Aliás, o disco todo possui momentos surpreendentes devido sua grande rotatividade de texturas sonoras. As 27 faixas – que mais parecem uma só – permitem, sem excessos, formar um mosaico (que, inclusive, pode se ver na capa do disco) que ora flertam com a calmaria, ora com o caos. (AA)


Jair Naves – Rente

rock, folk

“Qualquer busca por empatia / a essa altura é ingenuidade / eu me defendo esperando o pior”: essas são as primeiras palavras cantadas por Jair Naves em Rente, seu 3º disco cheio e, de modo peculiar, uma obra conceitual. As canções variam entre a fúria e a impotência e, apesar de ser fácil identificar o objeto delas (“Palanque para o horror / o dia em que o mal triunfou / saúdem o torturador”, versa a pesada “Alívio Cômico / Palanque”), é difícil tirar uma conclusão logo de cara.
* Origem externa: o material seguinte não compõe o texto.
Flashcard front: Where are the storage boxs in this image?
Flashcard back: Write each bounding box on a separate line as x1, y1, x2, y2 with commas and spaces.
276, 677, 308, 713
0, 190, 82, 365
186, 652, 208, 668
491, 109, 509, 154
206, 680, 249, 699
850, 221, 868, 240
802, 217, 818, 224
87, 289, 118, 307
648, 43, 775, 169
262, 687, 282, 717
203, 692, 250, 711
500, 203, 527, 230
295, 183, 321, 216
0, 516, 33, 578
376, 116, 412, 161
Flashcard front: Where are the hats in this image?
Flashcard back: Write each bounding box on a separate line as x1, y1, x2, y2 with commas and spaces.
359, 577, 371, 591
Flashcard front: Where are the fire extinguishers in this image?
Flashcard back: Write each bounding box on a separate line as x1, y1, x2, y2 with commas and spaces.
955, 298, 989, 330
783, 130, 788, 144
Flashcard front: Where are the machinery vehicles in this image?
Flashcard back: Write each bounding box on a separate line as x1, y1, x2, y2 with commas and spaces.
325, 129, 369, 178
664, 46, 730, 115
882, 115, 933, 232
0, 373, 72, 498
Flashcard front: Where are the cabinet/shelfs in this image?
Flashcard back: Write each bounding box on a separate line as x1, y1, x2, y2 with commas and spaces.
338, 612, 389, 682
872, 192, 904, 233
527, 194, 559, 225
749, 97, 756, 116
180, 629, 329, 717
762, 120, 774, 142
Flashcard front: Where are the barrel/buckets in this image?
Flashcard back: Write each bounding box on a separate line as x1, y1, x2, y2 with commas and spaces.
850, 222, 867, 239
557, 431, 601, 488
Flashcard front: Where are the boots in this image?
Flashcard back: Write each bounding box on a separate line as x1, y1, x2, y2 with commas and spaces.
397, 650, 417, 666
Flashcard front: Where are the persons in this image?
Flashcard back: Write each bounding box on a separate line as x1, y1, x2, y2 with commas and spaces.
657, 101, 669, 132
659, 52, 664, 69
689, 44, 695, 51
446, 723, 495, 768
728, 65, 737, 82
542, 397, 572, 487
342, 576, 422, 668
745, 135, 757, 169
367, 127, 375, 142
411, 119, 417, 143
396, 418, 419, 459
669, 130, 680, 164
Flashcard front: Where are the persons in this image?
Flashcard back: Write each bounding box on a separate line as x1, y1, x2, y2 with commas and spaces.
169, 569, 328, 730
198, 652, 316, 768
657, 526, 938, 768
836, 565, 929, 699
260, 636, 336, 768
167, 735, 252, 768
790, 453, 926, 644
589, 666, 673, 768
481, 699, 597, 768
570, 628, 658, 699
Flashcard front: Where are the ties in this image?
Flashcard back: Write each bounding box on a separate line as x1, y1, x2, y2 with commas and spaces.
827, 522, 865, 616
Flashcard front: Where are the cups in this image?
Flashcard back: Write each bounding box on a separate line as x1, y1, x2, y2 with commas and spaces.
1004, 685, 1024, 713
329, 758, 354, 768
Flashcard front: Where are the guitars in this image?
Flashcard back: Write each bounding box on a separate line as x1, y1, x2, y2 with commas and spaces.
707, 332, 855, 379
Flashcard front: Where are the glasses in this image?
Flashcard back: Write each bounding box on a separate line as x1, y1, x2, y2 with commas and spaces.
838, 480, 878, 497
Naves é um dos letristas mais talentosos da nossa música – e é ainda jovem. Ele surgiu no underground em 2000 com a banda Ludovic, conhecida pelos shows caóticos e pelos versos ácidos sobre relacionamentos e autopiedade. Sua estreia solo, o EP Araguari, veio 10 anos depois. Dali em diante ele se consolidou como um intérprete de canções densas sobre o amor, o desamor e as armadilhas kafkianas que a vida nos aplica. Por isso sua obra sempre se voltou para o interior. Rente quebra um pouco essa subjetividade ao lidar mais diretamente com as questões sociais e políticas que afligem nós, brasileiros, dia após dia.

Rente é conceitual por convergir a esfera pessoal e a pública a todo momento. A supracitada “Alívio Cômico / Palanque” cita indiretamente o homônimo de Naves ao mesmo tempo em que dispara “Quão forte é o instinto que me faz sobreviver? / Eu ainda existo, não me deixa esquecer”. Na faixa-título, uma dinâmica parecida: “Aproveitando o ensejo / Eu despejo todo o peso que carrego comigo” descamba para “Síndrome do poder pequeno / informação como envenenamento”.

O fato de Jair estar morando fora do país talvez explique a linguagem cifrada que ele escolheu para o novo disco. Vem daí também a impotência, traduzida ora de maneira catártica (“Deus Não Compactua”, “Lampejos de Lucidez”, “O.H.R.E.U.C.S”), ora de maneira contemplativa (“Gira”, “Escalas”). Independentemente disso, todos os arranjos tem homogeneidade e fluidez. Mesmo os momentos mais complexos se resolvem, mérito da entrosadíssima banda (um show provavelmente imperdível!). Em suma, um dos grandes discos do ano, desde já. (GF)


Jamila Woods – LEGACY! LEGACY!

soul, r&b

Excelência negra é um termo que surgiu online para descrever um sujeito que, por suas realizações, honra a comunidade negra. Os artistas e pensadores homenageados em cada uma das faixas do novo disco da americana Jamila Woods, LEGACY! LEGACY!, são facilmente incluídos nesse panteão. Mais madura do que nunca, a cantora de Chicago toma para si o legado desses nomes para guiar um caminho feito de puro orgulho.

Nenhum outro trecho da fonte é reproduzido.